The point is, I suppose, that if you’re going to believe in God at all, you’d better be on board with the concept of very specific short-, medium- and long-range prophecy, because the tendency to frequently and correctly predict the future — not least because he is personally managing it — is built right into the essential character of God. It’s who he is. It’s how he’s made his name. “There is none like me,” he says, in precisely this way: “that I declare the end from the beginning.”

And so he does. He will go on half a millennium past Cyrus to speak through Isaiah of the first century AD and events concerning the life, death and atoning work of his Son. In doing so, he is not asking his prophet to suddenly switch subjects. The Perfect Servant is coming to do the work the flawed servant (Israel) could not.

If you’re keeping track, Isaiah’s prophecies now span a period of 750 years. That’s impressive. But he’s not done yet. God, who declares “the end from the beginning”, still has to speak of the end. Except, as it turns out, he’s been doing it all along.

The End from the Beginning

Sprinkled throughout Isaiah’s prophecies concerning Assyria, Babylon, Medo-Persia and first century Israel are repeated references to things that inarguably have yet to take place. One of the most obvious is Isaiah 61, the passage the Lord Jesus opened and read at the synagogue in Nazareth, in which he simultaneously declares the “year of the Lord’s favor” (the first century onward) and the “day of vengeance of our God”, a period still to come almost two thousand years down the road.

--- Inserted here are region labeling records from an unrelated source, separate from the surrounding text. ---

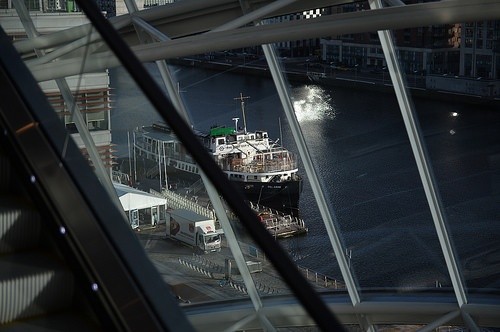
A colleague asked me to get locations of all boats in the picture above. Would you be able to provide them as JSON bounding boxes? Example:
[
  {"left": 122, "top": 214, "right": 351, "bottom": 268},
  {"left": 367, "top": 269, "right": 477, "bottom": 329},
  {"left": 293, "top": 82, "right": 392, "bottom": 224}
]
[{"left": 131, "top": 92, "right": 305, "bottom": 206}]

But this is hardly Isaiah’s only prediction about the far-flung future. It’s through Isaiah that we find out that “Every valley shall be lifted up, and every mountain and hill be made low,” that “They shall not hurt or destroy in all my holy mountain; for the earth shall be full of the knowledge of the Lord as the waters cover the sea,” that “the desert shall rejoice and blossom like the crocus,” and that “The wolf and the lamb shall graze together” and “the lion shall eat straw like the ox.”

Into the End Zone

Here Isaiah has hurled the prophetic pigskin into the end zone, or, if you prefer, kicked a prophetic field goal well up into the bleachers of human history. Whatever you like: the point is that the prophet has scored bigly, and he has not accomplished it in the super-organized way we linear thinkers would prefer: Assyria, followed by Babylon, Medo-Persia, first century Judea and the coming of Christ, and, right at the end in chapter 65, the millennial reign — all in a nice, orderly, scholarly presentation like you’d get in history class.

No, the four references above (chosen arbitrarily from dozens sprinkled throughout the book) are from chapters 40, 11, 35 and 65, respectively. They are from all over the 66 chapters of Isaiah, from each of the alleged “three different writers” the higher critics claim must have contributed to the book, and they are all saying pretty much the same thing. We might like linearity, but God decided to demonstrate unequivocally that his revelation through the prophet Isaiah is all of a piece. What we might feel we have lost in orderliness, we have gained back in a tremendous thematic consistency. It means we cannot easily chop up the book of Isaiah and play scholarly games with it — not, at least, and still retain it as a legitimate part of holy scripture.

God declares from ancient times “things not yet done”. It’s who he is, it’s what he does, and it’s a plain fact of life and of revelation. The critics can like it or hate it, but it’s there, and it’s not going away.